Published 2013. This article is a U.S. Government work and is in the public domain in the USA, Biological Journal of the Linnean Society, 2014, 111, 290-304.”
“Background:Mucosal healing (MH) is a vital early endpoint in management of Crohn’s disease (CD). MH depends on endoscopic assessment and there is increasing interest in non-invasive proxies, Pediatric Crohn’s Disease activity Index (PDCAI), C-reactive protein (CRP) and fecal calprotectin (FC). These proxies must be validated against endoscopic disease activity (SES-CD) at diagnosis and after induction therapy in well characterized cohorts of children with CD.Methods:A prospective cohort of 24 newly diagnosed
children ( smaller than 16 yr) with luminal CD quantifiable
on complete ileo-colonoscopy had paired PCDAI, CRP, FC and SES-CD at diagnosis and after 8 weeks therapy with exclusive enteral nutrition or steroids.Results:At selleck screening library diagnosis: PCDAI had poor correlation (r = 0.33); CRP (r = 0.54) and FC (r = 0.46) had moderate correlation with SES-CD. After induction therapy: 11/24 had inactive disease (SES-CD 0-2); PCDAI (r = 0.34) and CRP (0.28) had poor correlation with SES-CD, many children with SES-CD 3 having normalization of both PCDAI and CRP. FC had good correlation (r = 0.50) but many with SES-CD 0-2 had FC bigger than 200 g/gm stool. FC smaller than 500 (positive likelihood ratio, 3.2) and FC drop bigger than 50% (positive likelihood ratio, 3.8) had greater predictive value for inactive disease. Composite P5091 in vivo PCDAI ( smaller than 10), CRP ( smaller than 5 mg/dl) & FC smaller than 500 g had excellent Negative LR (0.2) predicting inactive disease.Conclusions:PCDAI is unreliable for endoscopic disease severity assessment. selleck Only FC correlates with endoscopic activity
after therapy but cut off smaller than 200 g is too high for defining endoscopic recovery in children. Composite normalized PCDAI, CRP and FC smaller than 500 g should be considered the non-invasive endpoint for treatment response in pediatric CD.”

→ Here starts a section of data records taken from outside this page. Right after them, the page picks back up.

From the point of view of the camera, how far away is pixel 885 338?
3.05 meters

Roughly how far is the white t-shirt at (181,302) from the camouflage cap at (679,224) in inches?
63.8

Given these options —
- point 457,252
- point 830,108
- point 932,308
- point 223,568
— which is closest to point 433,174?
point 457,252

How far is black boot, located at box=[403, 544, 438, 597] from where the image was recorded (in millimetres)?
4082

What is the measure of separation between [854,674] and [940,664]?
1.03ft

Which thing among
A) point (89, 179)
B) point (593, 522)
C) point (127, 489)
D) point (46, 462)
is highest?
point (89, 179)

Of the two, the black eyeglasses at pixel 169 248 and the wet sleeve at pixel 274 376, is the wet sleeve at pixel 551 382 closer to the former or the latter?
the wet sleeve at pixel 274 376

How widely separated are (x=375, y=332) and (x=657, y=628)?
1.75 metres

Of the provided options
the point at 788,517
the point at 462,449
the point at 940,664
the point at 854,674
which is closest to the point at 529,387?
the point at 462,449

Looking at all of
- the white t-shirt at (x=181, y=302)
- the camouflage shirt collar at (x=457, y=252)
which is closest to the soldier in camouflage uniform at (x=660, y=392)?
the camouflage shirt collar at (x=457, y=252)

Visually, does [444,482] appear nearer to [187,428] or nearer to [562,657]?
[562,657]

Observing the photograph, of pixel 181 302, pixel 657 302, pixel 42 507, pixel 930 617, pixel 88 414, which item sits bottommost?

“Communication between cells of the immune system and the organism is dependent on information processing mediated by proteins of the cell surface. The cell surface proteome consists of a group of functionally diverse proteins, which not only enables but also limits the interaction capacities of cells within their particular microenvironment. Although these proteins represent a highly important proteome for immunological research, most routinely used technologies for their detection only allow for a fragmented view of the ensemble of cell surface located proteins. A major bottleneck is the limited availability of high quality antibodies against cell surface protein targets that altogether impedes a Systems Biology view on the cell surface proteome (surfaceome) and its concerted functions during signal processing.